# Packed Ensemble Application to the AirfRANS dataset

## Colab setup

Set `colab` to `True` if you wish to use it 

In [1]:
colab = False
if colab:
    from google.colab import drive

    drive.mount("/content/drive")
    !source/content/drive/MyDrive/my_colab_env/bin/activate
    import sys
    import os

    sys.path.append("/content/drive/MyDrive/my_colab_env/lib/python3.10/site-packages")
    os.chdir("/content/drive/MyDrive/ml4science/ml4physim_startingkit")

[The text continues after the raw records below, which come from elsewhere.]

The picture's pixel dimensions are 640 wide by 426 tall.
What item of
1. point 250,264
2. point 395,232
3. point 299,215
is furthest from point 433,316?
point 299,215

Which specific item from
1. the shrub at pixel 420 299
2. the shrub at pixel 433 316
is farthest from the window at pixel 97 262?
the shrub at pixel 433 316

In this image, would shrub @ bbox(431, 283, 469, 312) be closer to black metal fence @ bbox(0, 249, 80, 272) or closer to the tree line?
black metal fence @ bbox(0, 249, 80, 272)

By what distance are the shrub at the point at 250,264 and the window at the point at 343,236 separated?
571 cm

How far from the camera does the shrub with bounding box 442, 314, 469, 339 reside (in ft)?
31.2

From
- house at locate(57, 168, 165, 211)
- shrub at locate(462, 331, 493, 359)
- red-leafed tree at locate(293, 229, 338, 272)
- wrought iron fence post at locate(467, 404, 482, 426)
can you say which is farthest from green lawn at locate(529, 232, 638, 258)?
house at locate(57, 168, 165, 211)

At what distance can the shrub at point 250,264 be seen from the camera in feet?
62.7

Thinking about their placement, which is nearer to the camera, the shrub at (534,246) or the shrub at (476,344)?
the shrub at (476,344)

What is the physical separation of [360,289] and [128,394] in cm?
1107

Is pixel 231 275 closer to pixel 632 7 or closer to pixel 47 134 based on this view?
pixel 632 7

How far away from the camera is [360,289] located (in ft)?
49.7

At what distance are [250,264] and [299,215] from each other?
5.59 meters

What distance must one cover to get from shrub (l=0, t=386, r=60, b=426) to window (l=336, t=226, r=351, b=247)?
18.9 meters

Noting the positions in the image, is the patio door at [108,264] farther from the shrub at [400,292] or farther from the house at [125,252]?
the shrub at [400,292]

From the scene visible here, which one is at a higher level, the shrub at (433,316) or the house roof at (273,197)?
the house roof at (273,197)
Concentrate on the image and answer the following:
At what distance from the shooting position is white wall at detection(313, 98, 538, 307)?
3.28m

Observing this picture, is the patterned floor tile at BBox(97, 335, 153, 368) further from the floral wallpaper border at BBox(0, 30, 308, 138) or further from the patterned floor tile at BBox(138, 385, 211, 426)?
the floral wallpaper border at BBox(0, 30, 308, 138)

    sys.path.append(os.getcwd())

## Installation

Install the LIPS framework if it is not already done. For more information look at the LIPS framework [Github repository](https://github.com/IRT-SystemX/LIPS)

In [2]:
# !pip install -r requirements.txt
# or
# !pip install -U .


Install the AirfRANS package

In [3]:
# !pip install airfrans

## Imports

In [4]:
import numpy as np
import pandas as pd
import os
import pickle
import torch
import torch.nn.functional as F

from lips import get_root_path
from lips.dataset.scaler.standard_scaler import StandardScaler
from lips.benchmark.airfransBenchmark import AirfRANSBenchmark
from lips.dataset.airfransDataSet import download_data

from my_packed_ensemble import *
from my_packed_cv import *

## Generic Step (Load the required data) <a id='generic_step'></a>

In [5]:
# indicate required paths
LIPS_PATH = get_root_path()
DIRECTORY_NAME = '../ml4physim_startingkit/Dataset'
BENCHMARK_NAME = "Case1"
LOG_PATH = LIPS_PATH + "lips_logs.log"

Define the configuration files path, that aim to describe specific caracteristics of the use case or the augmented simulator.

In [6]:
BENCH_CONFIG_PATH = os.path.join("airfoilConfigurations", "benchmarks",
                                 "confAirfoil.ini")  #Configuration file related to the benchmark
SIM_CONFIG_PATH = os.path.join("airfoilConfigurations", "simulators", "torch_fc.ini")  #Configuration file re

Download the data

In [7]:
if not os.path.isdir(DIRECTORY_NAME):
    download_data(root_path=".", directory_name=DIRECTORY_NAME)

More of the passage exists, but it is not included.